◆ Excerpt ◆
__________________________________________________
All four conferences, WASBE in Killarney and Stuttgart, BASBWE in Glasgow
and CBDNA in Ann Arbor, were superbly organized, with a number of excellent
bands playing some terrific music, but while it gets easier to find great
repertoire for the professional, conservatoire or university groups, the
search for similar repertoire for the less experienced is still a challenge.
With up to fourteen hours a day listening to music or to composers, my choice
of music for High School band may not always be rational, but there are works
here which I think are worth exploring.
Edwin Roxburgh was hailed by Nadia Boulanger as the new Stravinsky; he does
not compromise, his musical language is tough and exacting, but his music
repays study. Aeolian Carillons is a second piece for school band, following
Time’s Harvest, and both need a Grade 4/5 group. In contrast, Fergal
Carroll is a former school band director, and writes grateful music at about
Grade3-4. If your students enjoy Song of Lir they will also enjoy Blackwater and Silver
Winds, not played at any conferences but recently published also
by Maecenas. He scores gratefully and writes user-friendly music with a touch
of Irish rhapsody which will please your audiences.
__________________________________________________
◆ Data extracts ◆
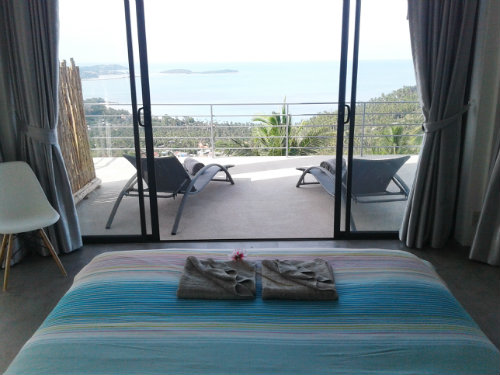 House in Koh Samui - Vacation, holiday rental ad # 57475 Picture #4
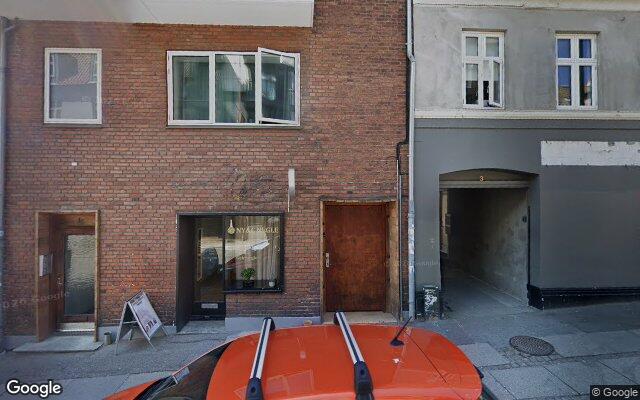 NY&C NEGLE
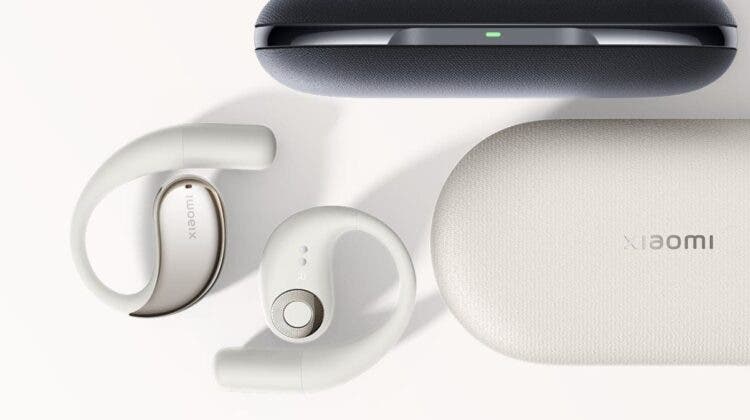 Xiaomi Open Earphones Pro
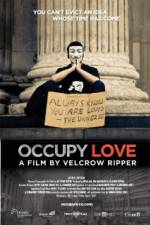 Watch Occupy Love 123netflix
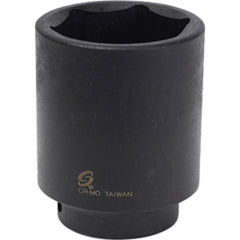 Sunex 235MD 1/2in. Drive Deep Impact Socket, 35mm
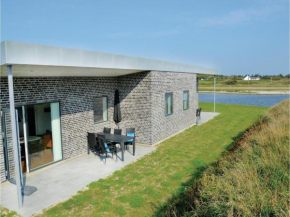 Holiday home Keld Hansensvej Ringkøbing I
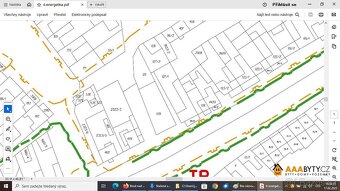 Stavební pozemek 720 m2 - 7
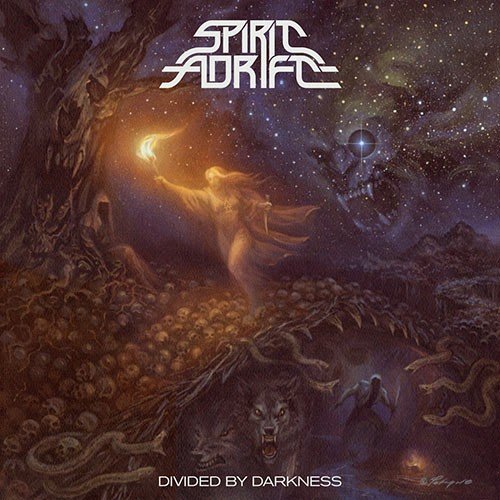 You are currently viewing Spirit Adrift – Divided By Darkness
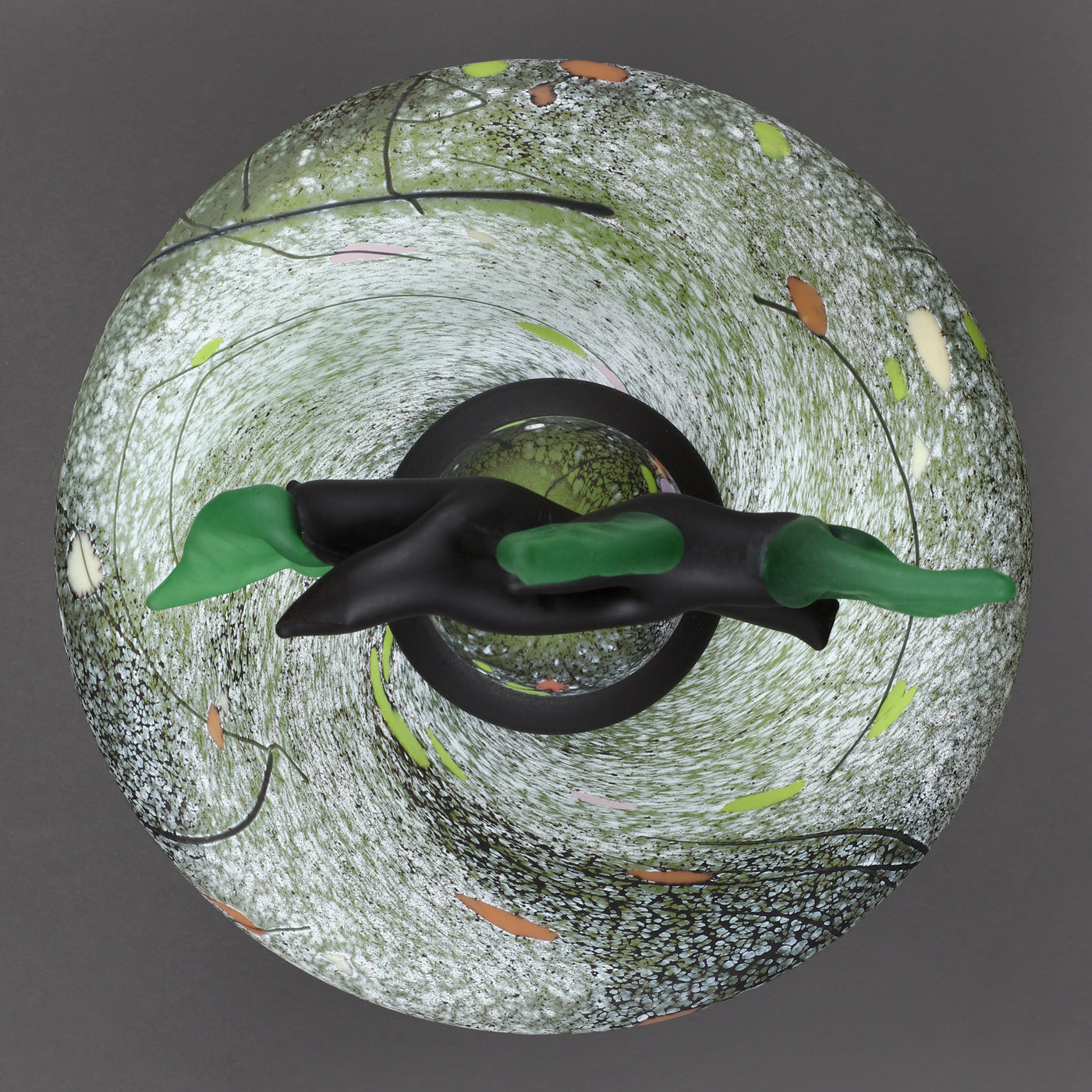Summer Fields Short Tapered Cylinder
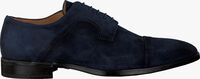 Blauwe MAZZELTOV Nette schoenen 3817 - medium
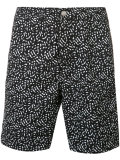 CALDER TRUNKS 7.5" GEO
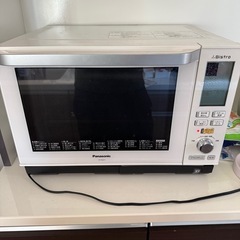 パナソニック オーブンレンジ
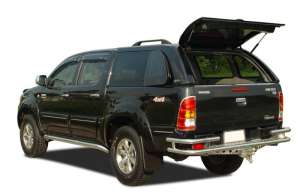 Toyota Hillux 2012 тюнинг,кунг hilux 2012,кунги крышки Хайлюкс - оголошення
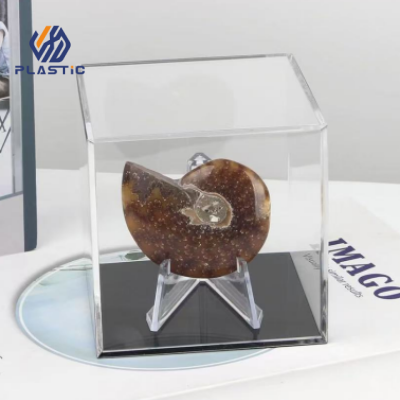 Storage Box Acrylic The Ultimate Solution for Organizing And Storing
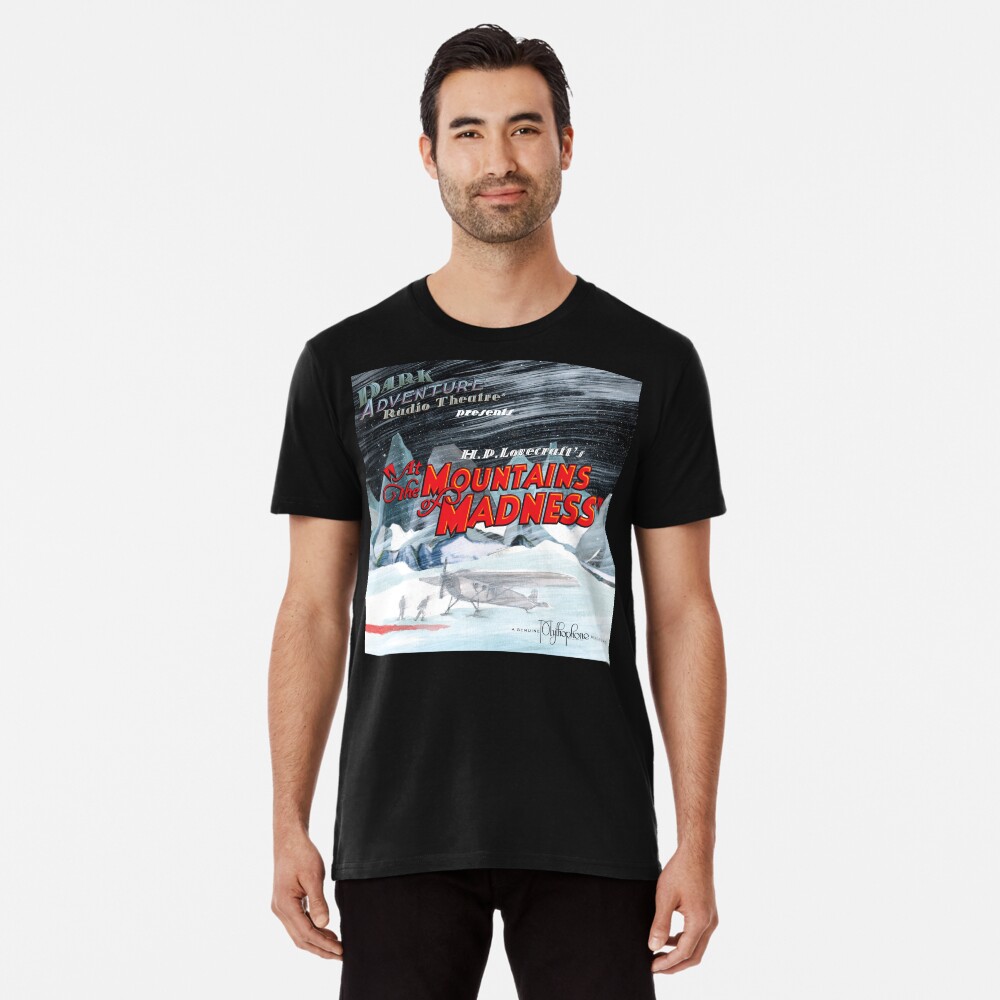 Item preview, Premium T-Shirt designed and sold by HPLHS.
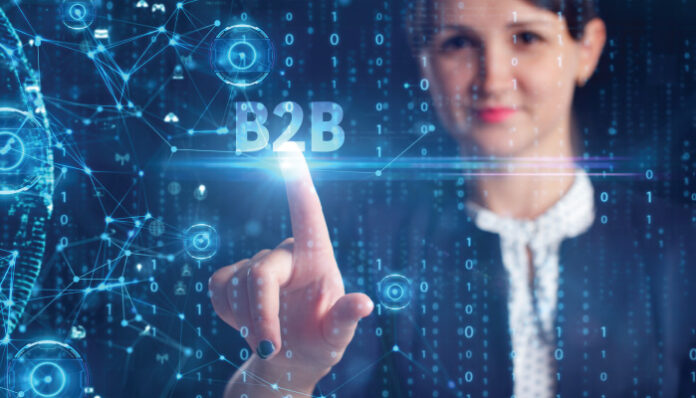 How-is-B2B-Marketing-Landscape-Rapidly-Evolving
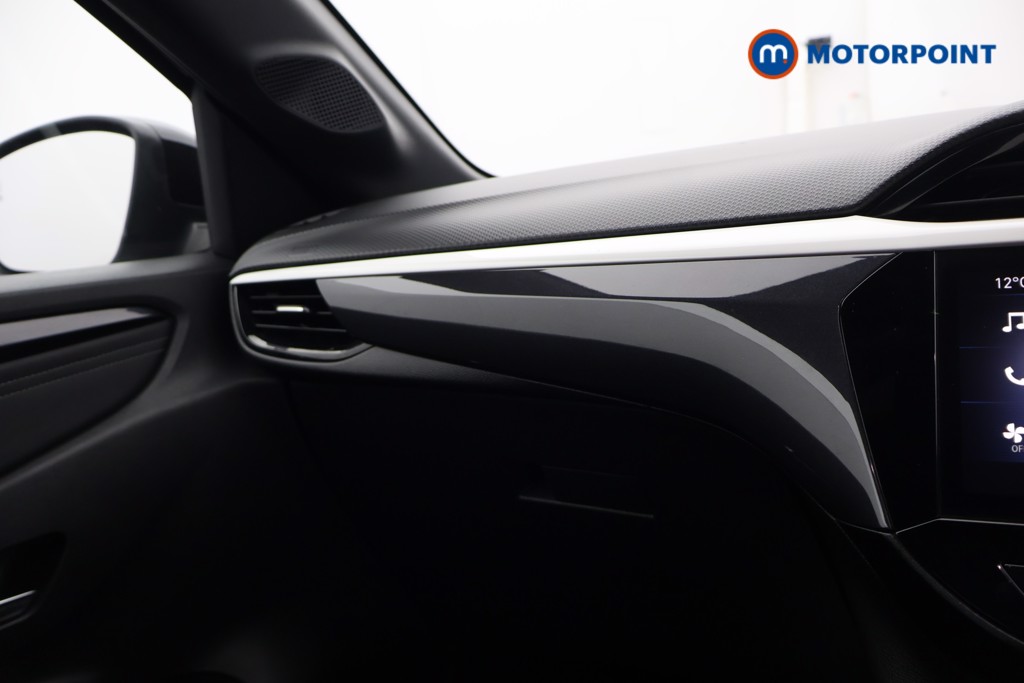 Vauxhall Corsa GS Manual Petrol Hatchback - Stock Number (1611295) - 10th supplementary image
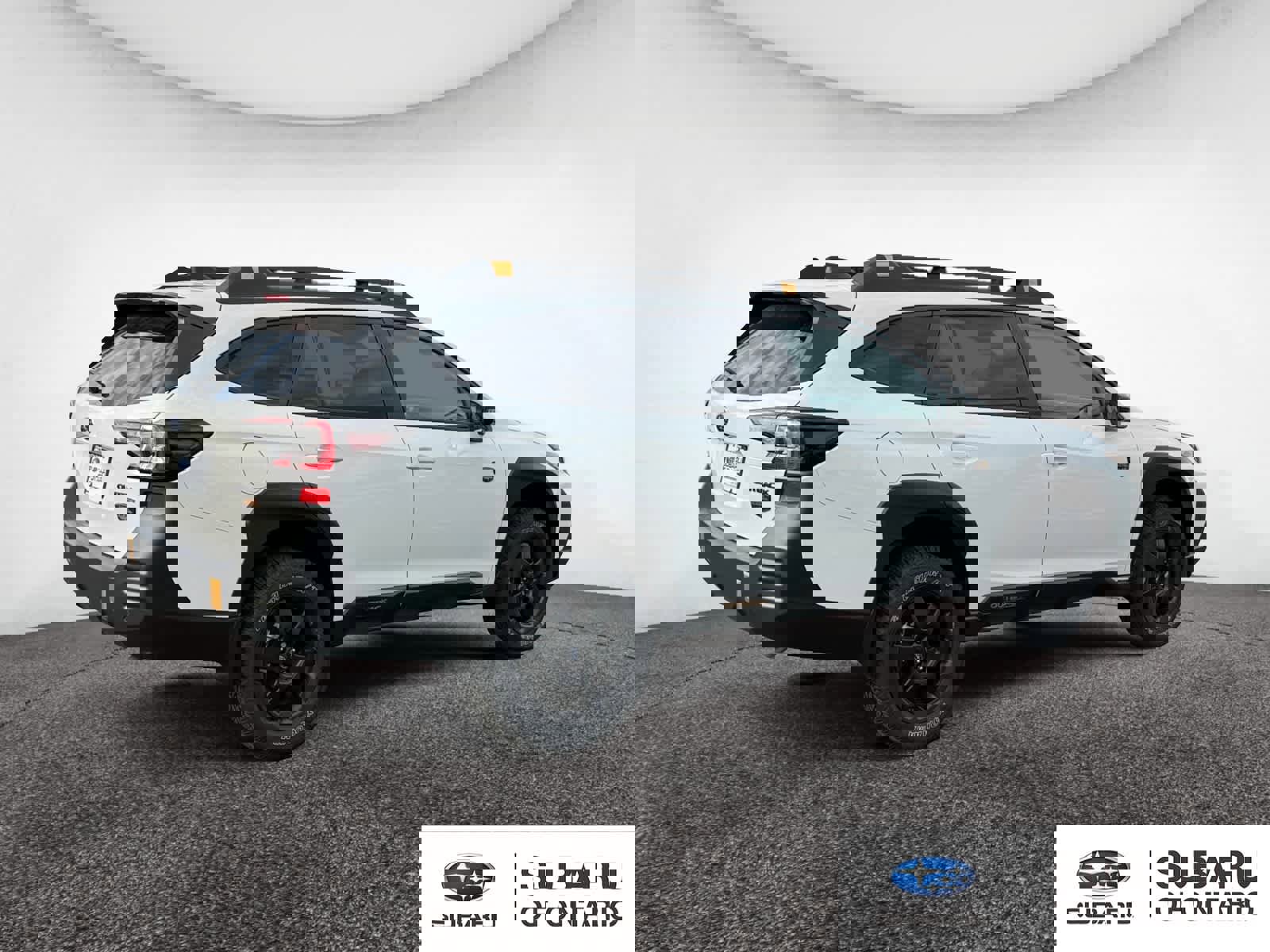 New 2025 Subaru Outback Wilderness image 5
__________________________________________________
◆ Parts of the exercise ◆
1: Answer these questions from the repertoire review:
(a) In which city was the CBDNA conference held?
(b) Who hailed Edwin Roxburgh as the new Stravinsky?
(c) Which publisher recently published Blackwater and Silver Winds?
2: Please echo the repertoire review from "All four conferences, WASBE" up to and including "still a challenge.".

◆ Solutions to each task ◆
1:
(a) Ann Arbor
(b) Nadia Boulanger
(c) Maecenas

2:
All four conferences, WASBE in Killarney and Stuttgart, BASBWE in Glasgow
and CBDNA in Ann Arbor, were superbly organized, with a number of excellent
bands playing some terrific music, but while it gets easier to find great
repertoire for the professional, conservatoire or university groups, the
search for similar repertoire for the less experienced is still a challenge.